1.1 First-Line Treatment of NSCLC with EGFRExon 20 Insertion Mutations

RYBREVANT is indicated in combination with carboplatin and pemetrexed for the first-line treatment of adult patients with locally advanced or metastatic non-small cell lung cancer (NSCLC) with epidermal growth factor receptor (EGFR) exon 20 insertion mutations, as detected by an FDA-approved test [see Dosage and Administration (2.2)] .

1.2 Previously Treated NSCLC with EGFRExon 20 Insertion Mutations

RYBREVANT is indicated as a single agent for the treatment of adult patients with locally advanced or metastatic NSCLC with EGFR exon 20 insertion mutations, as detected by an FDA-approved test [see Dosage and Administration (2.2)] , whose disease has progressed on or after platinum-based chemotherapy.

2.1 Important Dosage Information

• Administer premedications before each RYBREVANT infusion as recommended [see Dosage and Administration (2.5)].
• Administer diluted RYBREVANT intravenously according to the infusion rates in Tables 7 and 8, with the initial dose as a split infusion on Week 1 on Day 1 and Day 2 [see Dosage and Administration (2.8)].
• Administer RYBREVANT via peripheral line for Week 1 Day 1 and 2 and Week 2 to reduce the risk of infusion-related reactions [see Dosage and Administration 2.8].
• When administering RYBREVANT in combination with carboplatin and pemetrexed, infuse pemetrexed first, carboplatin second, and RYBREVANT last [see Dosage and Administration 2.8].

2.2 Patient Selection

Select patients for treatment with RYBREVANT based on the presence of EGFR exon 20 insertion mutations in tumor or plasma specimens [see Clinical Studies (14)]. If no mutation is detected in a plasma specimen, test tumor tissue. Information on FDA-approved tests is available at: http://www.fda.gov/CompanionDiagnostics.

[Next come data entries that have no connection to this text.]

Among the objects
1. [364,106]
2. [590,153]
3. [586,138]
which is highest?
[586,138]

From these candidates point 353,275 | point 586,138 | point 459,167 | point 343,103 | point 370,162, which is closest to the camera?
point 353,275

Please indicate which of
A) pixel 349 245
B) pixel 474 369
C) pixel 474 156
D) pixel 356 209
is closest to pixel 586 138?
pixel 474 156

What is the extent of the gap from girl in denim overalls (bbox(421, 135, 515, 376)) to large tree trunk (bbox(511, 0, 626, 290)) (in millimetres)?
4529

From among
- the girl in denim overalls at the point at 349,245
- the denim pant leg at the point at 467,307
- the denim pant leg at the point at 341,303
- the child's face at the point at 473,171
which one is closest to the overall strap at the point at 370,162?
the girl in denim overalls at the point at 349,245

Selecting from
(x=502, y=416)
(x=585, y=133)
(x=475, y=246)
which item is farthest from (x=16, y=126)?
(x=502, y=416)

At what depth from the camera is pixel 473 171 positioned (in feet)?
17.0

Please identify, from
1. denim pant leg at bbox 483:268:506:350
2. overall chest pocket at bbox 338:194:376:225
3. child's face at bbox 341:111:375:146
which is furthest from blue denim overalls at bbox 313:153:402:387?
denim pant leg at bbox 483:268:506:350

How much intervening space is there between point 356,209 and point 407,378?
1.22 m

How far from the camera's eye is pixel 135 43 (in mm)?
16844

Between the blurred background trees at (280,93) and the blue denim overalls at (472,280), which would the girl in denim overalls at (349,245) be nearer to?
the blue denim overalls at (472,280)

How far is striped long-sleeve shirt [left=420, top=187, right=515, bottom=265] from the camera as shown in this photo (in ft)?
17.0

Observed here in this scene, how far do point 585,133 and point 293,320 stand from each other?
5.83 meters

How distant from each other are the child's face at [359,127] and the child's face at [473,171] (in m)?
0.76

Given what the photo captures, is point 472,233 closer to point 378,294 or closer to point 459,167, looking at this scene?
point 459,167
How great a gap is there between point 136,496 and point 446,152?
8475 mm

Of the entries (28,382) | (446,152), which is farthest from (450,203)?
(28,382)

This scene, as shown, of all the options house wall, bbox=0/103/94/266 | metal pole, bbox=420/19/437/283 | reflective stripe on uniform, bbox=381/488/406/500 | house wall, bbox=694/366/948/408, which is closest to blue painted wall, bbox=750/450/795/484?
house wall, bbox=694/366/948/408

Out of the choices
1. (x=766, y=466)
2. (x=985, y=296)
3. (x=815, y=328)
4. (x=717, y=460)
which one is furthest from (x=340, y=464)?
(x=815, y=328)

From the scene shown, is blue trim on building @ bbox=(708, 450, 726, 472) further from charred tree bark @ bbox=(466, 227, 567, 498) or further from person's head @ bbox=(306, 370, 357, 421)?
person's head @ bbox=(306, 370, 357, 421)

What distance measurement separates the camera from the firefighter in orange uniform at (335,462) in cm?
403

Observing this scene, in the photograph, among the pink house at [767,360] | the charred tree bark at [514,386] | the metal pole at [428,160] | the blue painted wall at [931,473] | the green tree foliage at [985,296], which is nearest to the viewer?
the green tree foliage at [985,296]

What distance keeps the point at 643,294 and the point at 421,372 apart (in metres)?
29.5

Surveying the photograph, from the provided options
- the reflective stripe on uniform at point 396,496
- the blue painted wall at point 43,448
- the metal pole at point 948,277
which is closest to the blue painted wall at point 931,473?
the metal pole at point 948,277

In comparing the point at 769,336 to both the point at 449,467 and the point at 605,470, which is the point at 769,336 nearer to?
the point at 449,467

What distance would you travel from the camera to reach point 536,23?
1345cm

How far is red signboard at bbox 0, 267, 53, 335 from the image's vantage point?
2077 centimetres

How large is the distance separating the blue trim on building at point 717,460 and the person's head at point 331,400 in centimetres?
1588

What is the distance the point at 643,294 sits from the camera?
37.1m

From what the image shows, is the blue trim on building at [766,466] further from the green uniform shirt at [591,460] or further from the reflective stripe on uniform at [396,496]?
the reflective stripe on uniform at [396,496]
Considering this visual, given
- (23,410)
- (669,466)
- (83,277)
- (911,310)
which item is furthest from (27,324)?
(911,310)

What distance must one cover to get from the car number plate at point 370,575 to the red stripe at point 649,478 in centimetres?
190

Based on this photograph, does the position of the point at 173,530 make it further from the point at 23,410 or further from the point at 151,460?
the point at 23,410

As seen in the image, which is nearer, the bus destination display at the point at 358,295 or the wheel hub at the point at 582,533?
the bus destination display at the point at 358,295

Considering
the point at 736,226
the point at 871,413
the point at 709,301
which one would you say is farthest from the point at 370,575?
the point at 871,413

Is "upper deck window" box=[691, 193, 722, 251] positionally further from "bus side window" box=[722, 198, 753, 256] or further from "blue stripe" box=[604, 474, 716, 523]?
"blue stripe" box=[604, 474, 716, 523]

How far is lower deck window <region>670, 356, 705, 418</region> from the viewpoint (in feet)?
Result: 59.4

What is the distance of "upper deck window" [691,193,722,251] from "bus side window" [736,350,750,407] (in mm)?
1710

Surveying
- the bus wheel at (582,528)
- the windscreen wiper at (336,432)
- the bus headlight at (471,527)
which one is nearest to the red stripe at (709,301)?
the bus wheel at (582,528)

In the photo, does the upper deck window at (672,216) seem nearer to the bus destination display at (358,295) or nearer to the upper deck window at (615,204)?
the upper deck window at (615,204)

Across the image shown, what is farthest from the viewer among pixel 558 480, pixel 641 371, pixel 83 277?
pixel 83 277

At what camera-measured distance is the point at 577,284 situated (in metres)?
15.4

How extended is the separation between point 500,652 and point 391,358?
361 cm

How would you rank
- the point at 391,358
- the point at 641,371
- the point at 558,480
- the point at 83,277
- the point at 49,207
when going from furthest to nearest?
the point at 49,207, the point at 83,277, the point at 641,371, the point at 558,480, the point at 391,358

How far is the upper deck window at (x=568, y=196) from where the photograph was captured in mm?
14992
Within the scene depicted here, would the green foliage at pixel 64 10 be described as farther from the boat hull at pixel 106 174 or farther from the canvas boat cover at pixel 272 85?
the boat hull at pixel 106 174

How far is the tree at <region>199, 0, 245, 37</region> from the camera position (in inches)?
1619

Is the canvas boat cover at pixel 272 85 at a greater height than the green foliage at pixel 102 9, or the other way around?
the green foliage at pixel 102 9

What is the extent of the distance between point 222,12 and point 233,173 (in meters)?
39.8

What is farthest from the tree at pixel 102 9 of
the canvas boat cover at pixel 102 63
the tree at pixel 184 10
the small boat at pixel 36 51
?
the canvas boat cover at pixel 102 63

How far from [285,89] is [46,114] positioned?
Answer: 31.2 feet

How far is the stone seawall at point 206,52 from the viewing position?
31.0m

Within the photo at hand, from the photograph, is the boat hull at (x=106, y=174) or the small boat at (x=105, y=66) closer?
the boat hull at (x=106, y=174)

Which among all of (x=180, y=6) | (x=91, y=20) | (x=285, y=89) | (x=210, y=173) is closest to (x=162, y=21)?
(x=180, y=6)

2.3 Recommended Dosage of RYBREVANT for First-line Treatment of NSCLC with Exon 20 Insertion Mutations (RYBREVANT in Combination with Carboplatin and Pemetrexed)

The recommended dosages of RYBREVANT, administered in combination with carboplatin and pemetrexed, based on baseline body weight are provided in Table 1.

The recommended order of administration and regimen for RYBREVANT in combination with carboplatin and pemetrexed is provided in Table 2.

2.4 Recommended Dosage of RYBREVANT for Patients with Previously Treated NSCLC with Exon 20 Insertion Mutations (RYBREVANT as a Single Agent)

The recommended dosages of RYBREVANT as a single agent, based on baseline body weight, are provided in Table 3.

Administer RYBREVANT until disease progression or unacceptable toxicity.

2.5 Recommended Premedications

Prior to the initial infusion of RYBREVANT (Week 1, Day 1 and 2), administer premedication as described in Table 4 to reduce the risk of infusion-related reactions [see Warnings and Precautions (5.1)].

Glucocorticoid administration is required for Week 1, Day 1 and 2 dose only and upon re-initiation after prolonged dose interruptions, then as necessary for subsequent infusions (see Table 4). Administer both antihistamine and antipyretic prior to all infusions.

2.6 Dosage Modifications for Adverse Reactions

The recommended dose reductions for adverse reactions for RYBREVANT are listed in Table 5.

The recommended dosage modifications and management for adverse reactions for RYBREVANT are provided in Table 6.

2.7 Preparation

Dilute and prepare RYBREVANT for intravenous infusion before administration.

• Check that the RYBREVANT solution is colorless to pale yellow. Parenteral drug products should be inspected visually for particulate matter and discoloration prior to administration, whenever solution and container permit. Do not use if discoloration or visible particles are present.
• Determine the dose required of RYBREVANT needed based on patient's baseline weight [see Dosage and Administration (2.3)] . Each vial of RYBREVANT contains 350 mg of amivantamab-vmjw.
• Withdraw and then discard a volume of either 5% dextrose solution or 0.9% sodium chloride solution from the 250 mL infusion bag equal to the volume of RYBREVANT to be added (i.e., discard 7 mL diluent from the infusion bag for each RYBREVANT vial). Only use infusion bags made of polyvinylchloride (PVC), polypropylene (PP), polyethylene (PE), or polyolefin blend (PP+PE).
• Withdraw 7 mL of RYBREVANT from each vial and add it to the infusion bag. The final volume in the infusion bag should be 250 mL. Discard any unused portion left in the vial.
• Gently invert the bag to mix the solution. Do not shake.
• Diluted solutions should be administered within 10 hours (including infusion time) at room temperature 59°F to 77°F (15°C to 25°C).

2.8 Administration

• Administer the diluted RYBREVANT solution [see Dosage and Administration (2.7)] by intravenous infusion using an infusion set fitted with a flow regulator and with an in-line, sterile, non-pyrogenic, low protein-binding polyethersulfone (PES) filter (pore size 0.2 micrometer).
• Administration sets must be made of either polyurethane (PU), polybutadiene (PBD), PVC, PP, or PE.
• The administration set with filter, mustbe primed with either 5% dextrose solution or 0.9% sodium chloride solution prior to the initiation of each RYBREVANT infusion.
• Do not infuse RYBREVANT concomitantly in the same intravenous line with other agents.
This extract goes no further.